The Trump administration's tearing up of the rules of US behavior and global conduct have led to so many recalculations globally, in frozen conflicts, hot wars, and nascent peace efforts. Yet the idea they could be entirely distracted is another wild card in a global poker game where Washington used to have the best hand.
Does China -- hit hard, but in part recovering earlier from COVID-19 than the rest of the world -- feel emboldened? What does that mean for the South China Sea, for Hong Kong's protest movement? For trade negotiations with a US plunging towards recession? For Washington and Beijing's perceptions of each other and their own clout when this has passed?
Deterrents are also delayed. Already, NATO military exercises across Europe, ones that were meant to show strength and readiness against a resurgent Russia, have been scaled back. That message, that the US is ready to deploy to Europe at a scale and pace not seen since the Nazis, will be diluted. What does that mean for Russia's increased ambitions in the Arctic? For the peace talks stumbling in Ukraine, where Moscow and Kiev have incompatible visions for elections in the separatist areas in October? If you are an opportunist and a pragmatist, like Vladimir Putin, this sort of moment is suited to your daily arithmetic.
And finally, we should not forget the impact of the Trump administration's scattered, bombastic, delayed and fact-o-phobic response. The US' enemies are watching. Everyone is watching everyone else.
Joshua Geltzer, a former member of the Obama National Security Council and visiting professor of law at Georgetown Law Center's Institute for Constitutional Advocacy and Protection, said: "If you are a government that has any spare capacity, you will be assessing how this has affected others. You will see other countries perhaps lose some key personnel. That may not immediately change the balance of power but it may have some effect."
Adversaries gauge each other's responses, even to a crisis whose aspects are unrelated to their own conflict, to see how adaptable they are.
"It turns out that the Kremlin heavily annotated Reagan's speech when he was talking about not giving an inch to striking air traffic controllers," Geltzer said. "They concluded that if he was really willing to risk letting planes fall out of the sky, then he in fact was tough."
Geltzer added that different crises need different types of readiness, but said that "if you zoom out far enough, the question is about the federal government's ability to respond swiftly to crisis. At that level, other countries will draw inferences."

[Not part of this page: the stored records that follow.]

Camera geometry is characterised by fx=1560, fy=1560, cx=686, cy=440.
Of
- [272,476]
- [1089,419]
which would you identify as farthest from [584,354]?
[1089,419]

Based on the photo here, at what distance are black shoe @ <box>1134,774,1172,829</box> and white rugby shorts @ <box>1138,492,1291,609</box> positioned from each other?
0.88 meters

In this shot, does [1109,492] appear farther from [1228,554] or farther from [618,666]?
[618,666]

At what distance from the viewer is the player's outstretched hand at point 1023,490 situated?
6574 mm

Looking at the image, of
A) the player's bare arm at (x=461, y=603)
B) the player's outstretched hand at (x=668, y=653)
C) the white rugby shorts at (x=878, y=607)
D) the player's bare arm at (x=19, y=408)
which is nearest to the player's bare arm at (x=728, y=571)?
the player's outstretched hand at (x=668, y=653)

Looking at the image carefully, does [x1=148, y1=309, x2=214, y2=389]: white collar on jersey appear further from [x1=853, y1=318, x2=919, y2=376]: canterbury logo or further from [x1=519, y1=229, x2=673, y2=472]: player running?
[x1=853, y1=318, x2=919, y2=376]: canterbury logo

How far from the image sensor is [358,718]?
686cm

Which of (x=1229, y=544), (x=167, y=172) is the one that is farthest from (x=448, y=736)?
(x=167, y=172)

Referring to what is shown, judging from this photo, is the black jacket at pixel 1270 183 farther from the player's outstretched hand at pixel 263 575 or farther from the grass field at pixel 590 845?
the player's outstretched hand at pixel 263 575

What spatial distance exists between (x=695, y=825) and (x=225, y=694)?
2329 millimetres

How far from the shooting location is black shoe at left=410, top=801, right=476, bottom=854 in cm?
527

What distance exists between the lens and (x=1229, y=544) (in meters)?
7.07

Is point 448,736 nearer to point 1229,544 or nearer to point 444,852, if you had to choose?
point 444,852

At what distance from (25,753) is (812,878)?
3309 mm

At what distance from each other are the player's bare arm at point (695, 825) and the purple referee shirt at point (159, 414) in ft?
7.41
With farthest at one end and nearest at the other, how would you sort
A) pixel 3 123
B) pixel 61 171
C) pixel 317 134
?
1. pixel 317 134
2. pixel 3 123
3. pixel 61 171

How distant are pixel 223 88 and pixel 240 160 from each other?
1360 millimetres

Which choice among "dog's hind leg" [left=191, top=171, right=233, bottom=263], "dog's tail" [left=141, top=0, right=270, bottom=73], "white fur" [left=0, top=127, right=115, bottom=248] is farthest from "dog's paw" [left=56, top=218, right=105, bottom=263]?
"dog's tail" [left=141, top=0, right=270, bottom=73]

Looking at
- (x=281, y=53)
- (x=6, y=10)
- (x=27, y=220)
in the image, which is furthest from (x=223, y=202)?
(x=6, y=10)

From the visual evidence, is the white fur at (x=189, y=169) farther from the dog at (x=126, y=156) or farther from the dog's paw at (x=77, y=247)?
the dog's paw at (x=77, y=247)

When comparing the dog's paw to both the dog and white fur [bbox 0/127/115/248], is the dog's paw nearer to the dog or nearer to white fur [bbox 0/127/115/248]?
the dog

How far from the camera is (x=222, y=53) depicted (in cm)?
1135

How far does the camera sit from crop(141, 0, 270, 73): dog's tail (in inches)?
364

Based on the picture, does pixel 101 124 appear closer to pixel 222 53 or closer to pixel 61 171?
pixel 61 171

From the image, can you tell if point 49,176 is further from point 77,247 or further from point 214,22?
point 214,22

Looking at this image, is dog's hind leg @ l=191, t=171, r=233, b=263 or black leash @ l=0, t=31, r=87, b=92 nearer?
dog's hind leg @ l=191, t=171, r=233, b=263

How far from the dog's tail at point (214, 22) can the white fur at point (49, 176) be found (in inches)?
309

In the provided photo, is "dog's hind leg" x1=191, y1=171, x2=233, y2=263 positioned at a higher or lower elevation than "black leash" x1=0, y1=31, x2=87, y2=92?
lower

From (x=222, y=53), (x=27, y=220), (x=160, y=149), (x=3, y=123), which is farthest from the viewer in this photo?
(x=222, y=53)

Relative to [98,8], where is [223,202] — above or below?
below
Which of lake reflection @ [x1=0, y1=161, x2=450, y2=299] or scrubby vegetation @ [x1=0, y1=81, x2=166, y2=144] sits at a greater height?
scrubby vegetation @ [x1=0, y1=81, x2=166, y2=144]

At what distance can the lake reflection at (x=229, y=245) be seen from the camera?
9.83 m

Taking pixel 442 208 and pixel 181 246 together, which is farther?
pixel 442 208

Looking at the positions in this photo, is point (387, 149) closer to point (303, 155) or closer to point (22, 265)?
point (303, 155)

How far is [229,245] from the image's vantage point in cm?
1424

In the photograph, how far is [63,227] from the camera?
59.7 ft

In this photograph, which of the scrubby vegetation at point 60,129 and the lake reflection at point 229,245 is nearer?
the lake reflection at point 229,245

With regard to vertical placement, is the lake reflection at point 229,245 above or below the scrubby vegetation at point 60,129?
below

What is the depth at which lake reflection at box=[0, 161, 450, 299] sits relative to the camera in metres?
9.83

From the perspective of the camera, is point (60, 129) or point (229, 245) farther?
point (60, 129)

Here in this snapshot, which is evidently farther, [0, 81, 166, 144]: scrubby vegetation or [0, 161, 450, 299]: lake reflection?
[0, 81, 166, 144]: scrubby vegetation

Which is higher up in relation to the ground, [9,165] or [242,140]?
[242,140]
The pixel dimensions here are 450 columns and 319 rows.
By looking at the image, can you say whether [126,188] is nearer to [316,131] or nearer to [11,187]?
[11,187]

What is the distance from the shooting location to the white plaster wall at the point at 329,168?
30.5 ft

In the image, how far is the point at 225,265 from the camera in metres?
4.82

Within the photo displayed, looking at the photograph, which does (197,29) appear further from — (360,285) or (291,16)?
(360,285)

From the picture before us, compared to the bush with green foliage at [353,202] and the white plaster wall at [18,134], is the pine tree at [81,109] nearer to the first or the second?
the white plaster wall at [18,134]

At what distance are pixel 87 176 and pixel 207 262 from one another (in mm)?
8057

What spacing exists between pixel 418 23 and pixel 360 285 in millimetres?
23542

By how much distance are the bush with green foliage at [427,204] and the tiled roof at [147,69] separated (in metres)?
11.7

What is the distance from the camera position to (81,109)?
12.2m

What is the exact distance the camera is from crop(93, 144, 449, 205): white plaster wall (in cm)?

The virus has struck at a time when alliances that had endured and stabilized the world since the 1940s were already at great strain.
The inward instincts, the isolation, the nationalism and pettiness of the Trump administration had caused perhaps the biggest rethink since 9/11. Now a wild card -- one that does not discriminate, that does not have a calculable end in sight, that knows no borders, that cannot be planned for effectively -- is shaking what little solid math remained.
In the months that this virus spreads, ebbs, and even fades, its impact may be felt unexpectedly, chillingly, tangentially as adversaries see opportunity and sense loss in its wake.